STATED GOAL A: Tally the lines in the rows below that contain the string "yellow", treating case as significant, and reply with the number alone.

Save this to a file called ispc_sqrt.ispc and compile it at the Bash prompt using

ispc -O2 ispc_sqrt.ispc -o ispc_sqrt.o -h ispc_sqrt.h --pic

This creates an object file, ispc_sqrt.o, and a header file, ispc_sqrt.h. Now create the mex file in MATLAB

#include <math.h>
#include "mex.h"
#include "ispc_sqrt.h"

void mexFunction( int nlhs, mxArray *plhs[], int nrhs, const mxArray *prhs[] )
{
    double *in,*out;
    int rows,cols,num_elements,i; 

    /*Get pointers to input matrix*/
    in = mxGetPr(prhs[0]);
    /*Get rows and columns of input matrix*/
    rows = mxGetM(prhs[0]);
    cols = mxGetN(prhs[0]);
    num_elements = rows*cols;

    /* Create output matrix */
    plhs[0] = mxCreateDoubleMatrix(rows, cols, mxREAL);
    /* Assign pointer to the output */
    out = mxGetPr(plhs[0]);

    ispc::ispc_sqrt(in,out,num_elements);
}

Call this ispc_sqrt_mex.cpp and compile in MATLAB with the command

 mex ispc_sqrt_mex.cpp ispc_sqrt.o

Let’s see how that does for speed:

>> tic;y=ispc_sqrt_mex(x);toc
Elapsed time is 1.379214 seconds.

DATA ROWS:

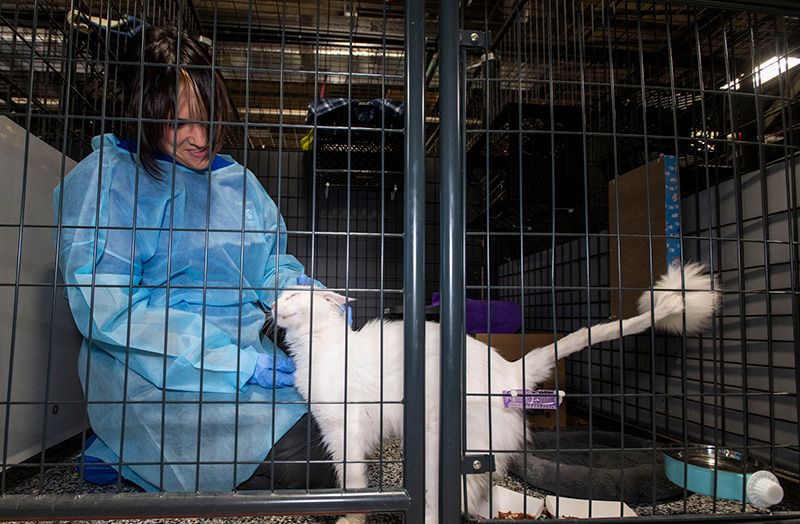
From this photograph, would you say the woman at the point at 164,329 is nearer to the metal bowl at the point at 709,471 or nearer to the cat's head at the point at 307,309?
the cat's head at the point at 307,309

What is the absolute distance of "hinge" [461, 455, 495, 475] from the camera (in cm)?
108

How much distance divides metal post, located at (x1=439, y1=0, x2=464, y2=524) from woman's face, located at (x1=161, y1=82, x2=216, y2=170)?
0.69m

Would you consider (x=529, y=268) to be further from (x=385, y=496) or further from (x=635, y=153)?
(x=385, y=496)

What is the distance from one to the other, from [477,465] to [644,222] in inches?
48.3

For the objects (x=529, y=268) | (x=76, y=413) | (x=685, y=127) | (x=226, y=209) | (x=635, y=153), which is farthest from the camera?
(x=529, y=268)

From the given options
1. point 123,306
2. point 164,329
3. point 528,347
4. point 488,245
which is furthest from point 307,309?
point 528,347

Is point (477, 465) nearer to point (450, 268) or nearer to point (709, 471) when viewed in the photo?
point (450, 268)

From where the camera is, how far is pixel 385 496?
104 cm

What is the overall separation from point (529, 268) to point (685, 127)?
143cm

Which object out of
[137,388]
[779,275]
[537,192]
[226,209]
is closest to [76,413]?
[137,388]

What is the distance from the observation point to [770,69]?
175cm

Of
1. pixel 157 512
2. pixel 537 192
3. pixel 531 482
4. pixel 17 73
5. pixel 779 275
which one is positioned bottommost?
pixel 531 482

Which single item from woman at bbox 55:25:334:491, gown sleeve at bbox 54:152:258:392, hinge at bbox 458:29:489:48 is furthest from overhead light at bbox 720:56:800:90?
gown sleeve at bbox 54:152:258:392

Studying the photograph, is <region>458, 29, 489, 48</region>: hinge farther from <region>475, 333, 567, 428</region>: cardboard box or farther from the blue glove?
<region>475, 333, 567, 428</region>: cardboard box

---

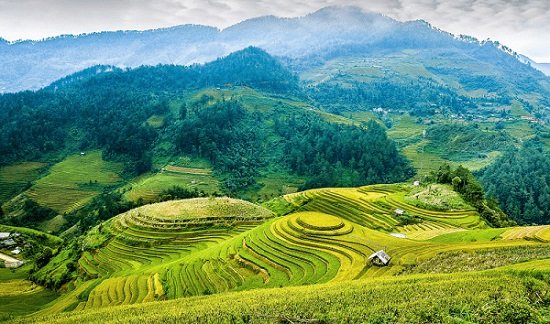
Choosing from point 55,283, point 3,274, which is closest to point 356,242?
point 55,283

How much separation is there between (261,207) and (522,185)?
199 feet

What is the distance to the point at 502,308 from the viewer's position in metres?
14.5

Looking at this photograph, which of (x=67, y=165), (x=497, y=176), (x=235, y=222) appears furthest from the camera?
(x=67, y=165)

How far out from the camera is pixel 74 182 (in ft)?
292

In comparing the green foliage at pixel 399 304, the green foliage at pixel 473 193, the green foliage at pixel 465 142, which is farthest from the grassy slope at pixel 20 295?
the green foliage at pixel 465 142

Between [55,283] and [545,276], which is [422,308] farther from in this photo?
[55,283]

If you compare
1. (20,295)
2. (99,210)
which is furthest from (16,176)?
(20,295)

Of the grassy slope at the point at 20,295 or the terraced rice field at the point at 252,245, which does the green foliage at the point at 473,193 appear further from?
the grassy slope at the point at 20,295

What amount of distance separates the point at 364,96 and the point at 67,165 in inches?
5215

* * *

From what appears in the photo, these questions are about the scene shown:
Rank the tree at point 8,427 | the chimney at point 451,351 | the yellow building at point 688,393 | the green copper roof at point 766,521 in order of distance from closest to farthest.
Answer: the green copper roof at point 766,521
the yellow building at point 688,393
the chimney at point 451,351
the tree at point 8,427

STATED GOAL B: Go on with the walkthrough on calling an ISPC square-root routine from MATLAB, picking up right after its final line.

EXPECTED OUTPUT A: 2

EXPECTED OUTPUT B:
So, we’ve improved on the single-threaded mex file a bit (1.37 instead of 2 seconds) but it’s still not enough to beat the MATLAB built-in.  To do that, we are going to have to use the SIMD lanes on all 4 cores simultaneously.

Step 3 – A reference multi-threaded mex file using OpenMP

Let’s step away from ispc for a while and see how we do with something we’ve seen before– a mex file using OpenMP (see here and here for previous articles on this topic).

#include <math.h>
#include "mex.h"
#include <omp.h>

void do_calculation(double in[],double out[],int num_elements)
{
    int i;

#pragma omp parallel for shared(in,out,num_elements)
    for(i=0; i<num_elements; i++){
          out[i] = sqrt(in[i]);
         }
}

void mexFunction( int nlhs, mxArray *plhs[], int nrhs, const mxArray *prhs[] )
{
    double *in,*out;
    int rows,cols,num_elements,i; 

    /*Get pointers to input matrix*/
    in = mxGetPr(prhs[0]);
    /*Get rows and columns of input matrix*/
    rows = mxGetM(prhs[0]);
    cols = mxGetN(prhs[0]);
    num_elements = rows*cols;

    /* Create output matrix */
    plhs[0] = mxCreateDoubleMatrix(rows, cols, mxREAL);
    /* Assign pointer to the output */
    out = mxGetPr(plhs[0]);

    do_calculation(in,out,num_elements);
}

Save this to a text file called openmp_sqrt_mex.c and compile in MATLAB by doing

 mex openmp_sqrt_mex.c CFLAGS="\$CFLAGS -fopenmp" LDFLAGS="\$LDFLAGS -fopenmp"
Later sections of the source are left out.